すなわち、このときのほむらは、もはや自分をだませなくなっています。
なぜなら、「魔法少女のお茶会」後のほむらは、初めての賢者タイムに入っていました。
そのうえで、その賢者タイムの自分をさらに見つめなおしている(大賢者タイム?)からです。

しかも、インキュベーターは、今までのほむらの「はしゃぎっぷり」を観測しています。
これは、ほむらにしてみれば、まるで、全国130館の劇場で、自作の同人誌を晒し上げられるような仕打ちでしょう。
だから、インキュベーターの記憶はぜひとも消したいところです。
しかし、インキュベーターは、結界外部の存在です。
だから、ほむらの記憶操作は及びません。
また、結界内部にいる(はずな)のに、なぜか記憶を操作されていなかったさやかの存在も、不気味に思われたでしょう。


「やり直」すことができない以上、結界の世界を維持していた、まどかとほむらとの「均衡も崩れ」ます。
次にこの状況で、ほむらにできるのは、「まどかに助けを求める」か、「求め」ないかのどちらかです。
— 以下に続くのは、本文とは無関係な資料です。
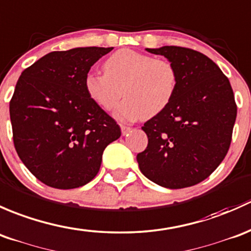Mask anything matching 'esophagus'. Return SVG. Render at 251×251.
<instances>
[{"label":"esophagus","mask_w":251,"mask_h":251,"mask_svg":"<svg viewBox=\"0 0 251 251\" xmlns=\"http://www.w3.org/2000/svg\"><path fill=\"white\" fill-rule=\"evenodd\" d=\"M130 126H125V125H121V130H122V135H126V134L130 131Z\"/></svg>","instance_id":"obj_1"}]
</instances>
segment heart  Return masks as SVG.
I'll return each mask as SVG.
<instances>
[{
    "mask_svg": "<svg viewBox=\"0 0 251 251\" xmlns=\"http://www.w3.org/2000/svg\"><path fill=\"white\" fill-rule=\"evenodd\" d=\"M104 72H88L84 89L98 106L106 111L125 94L126 98L113 115L126 122L161 113L177 89V71L169 60L133 49H121L108 56Z\"/></svg>",
    "mask_w": 251,
    "mask_h": 251,
    "instance_id": "obj_1",
    "label": "heart"
}]
</instances>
一方で、ほむらが「まどかに助けを求め」れば、まどかは「自分が何者なのか」「思い出す」でしょう。
そして、インキュベーターいわく「待ち望んでいた存在との再会の約束を果たす」ことができます。
問題は、干渉遮断フィールドの中だと、インキュベーターが円環の理を観測できてしまうということです。
それは、インキュベーターがやがて「まどかを支配する」端緒になり得ます。

他方で、ほむらが「まどかに助けを求め」なければ、まどかは「神であることを忘れ」たままです。
だから、「まどかの秘密が暴かれ」ずに済みます。
その代わり、ほむらは完全な「魔女にな」り、「永遠の時を呪いとともに過ごす」ことになるでしょう。
しかも、「魔女にな」る前に自殺することも難しそうです。
なぜなら、自殺するには、ソウルジェムを物理的に砕かなければなりません。
ところが、ここは、ほむらの「ソウルジェムの中にある世界」だからです。

つづく

*1:これは、問い(a)に対する現実逃避説からの帰結のように見えます。しかし、実は、現実逃避説が真だということを、必ずしも意味していません。